Do you own a business? Have you used borrowed money for funding the enterprise? If you're considering refinancing any commercial mortgage that you may have, a number of factors should be considered to ensure that you're making the best decision for your operation. You'll need to sufficiently answer the following questions:

  • Will you be able to get extra cash? If yours is like most businesses, you always have a need for extra cash, whether it's for renovating, additional inventory, expansion or some other expense. If you can get extra operating capital from a commercial mortgage refinance, it may be very beneficial to you and your company.
  • Will there be limitations on how I use the cash? Make sure you check with your lending institution to find out if there are any restrictions dictating how the funds must be spent. Some lending institutions set limitations, whereas others may adopt the opinion that it's your business and your money (though you, of course, must pay it back) to be spent however you see fit.

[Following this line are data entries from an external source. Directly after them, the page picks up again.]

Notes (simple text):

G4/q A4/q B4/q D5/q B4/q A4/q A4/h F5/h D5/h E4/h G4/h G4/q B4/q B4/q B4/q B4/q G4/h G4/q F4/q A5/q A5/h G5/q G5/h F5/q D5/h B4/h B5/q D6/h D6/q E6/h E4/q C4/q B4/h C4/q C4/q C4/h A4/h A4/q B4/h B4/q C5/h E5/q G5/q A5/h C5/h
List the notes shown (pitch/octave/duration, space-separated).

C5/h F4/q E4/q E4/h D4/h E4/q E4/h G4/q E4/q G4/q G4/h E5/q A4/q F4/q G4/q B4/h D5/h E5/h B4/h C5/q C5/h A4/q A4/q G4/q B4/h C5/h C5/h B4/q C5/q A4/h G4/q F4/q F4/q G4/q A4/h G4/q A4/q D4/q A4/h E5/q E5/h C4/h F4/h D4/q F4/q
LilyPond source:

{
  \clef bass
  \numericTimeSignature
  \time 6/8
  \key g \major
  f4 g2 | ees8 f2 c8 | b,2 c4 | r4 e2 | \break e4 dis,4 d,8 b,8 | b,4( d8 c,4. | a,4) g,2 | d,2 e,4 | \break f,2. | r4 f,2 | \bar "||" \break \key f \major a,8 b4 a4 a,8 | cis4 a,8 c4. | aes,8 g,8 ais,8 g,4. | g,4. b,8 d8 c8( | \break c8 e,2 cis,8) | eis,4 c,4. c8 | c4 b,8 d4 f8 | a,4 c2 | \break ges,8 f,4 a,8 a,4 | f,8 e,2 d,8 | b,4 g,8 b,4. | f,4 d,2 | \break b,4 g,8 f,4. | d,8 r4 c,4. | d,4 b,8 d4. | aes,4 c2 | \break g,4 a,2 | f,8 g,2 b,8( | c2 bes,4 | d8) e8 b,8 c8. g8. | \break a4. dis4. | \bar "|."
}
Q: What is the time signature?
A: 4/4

  • Will my interest rate and/or payment be lower with a refinance? Many people refinance their commercial mortgage loan with the sole intention of reducing their monthly payment or taking advantage of lower interest rates. If you can do this with a refinance, you'll likely be making a wise choice. If you want lower payments, you can request the loan be extended for a longer term than the original loan.
  • Will there be a balloon payment? Although there may be a handful of people that that don't mind balloon payments, most business owners prefer to have their commercial loan amortized over a certain period without having to worry about refinancing every 36 months – or whenever the balloon payment comes due. Balloon mortgages can be beneficial if market rates are high or your credit bad when you first sign the agreement, but they can be quite dangerous and should only be used with the utmost care.
  • Are there any options available for commercial refinancing if I (and/or the business) have bad credit? You'll find that most banks and lending institutions today have options for bad credit borrowers. Your interest rate may be a bit higher than normal, but most lenders will work with individuals with bad credit as long as good collateral is available.
  • What will my out-of-pocket expenses be? You can expect to pay closing expenses that may include an appraisal, title insurance (if property is involved), points, loan documentation fees and other costs. If you don't take out extra cash, your outlay may be minimal, but when cash is taken back it's generally treated as a new loan rather than a refinance.
  • Will there be a requirement for monthly or annual reporting? Some banks do require this type of reporting, and if you fail to comply you'll be in default of your loan agreement.
  • What are the 'Loan-to-Value' Limits? Depending on the lender and program, the loan-to-value limits may be as low as 50% or as high as 97%.
  • What will the borrowing limit be? The borrowing limits for commercial mortgage refinancing are usually lower than those of outright commercial purchases, typically in the $1- to $1.5 million range.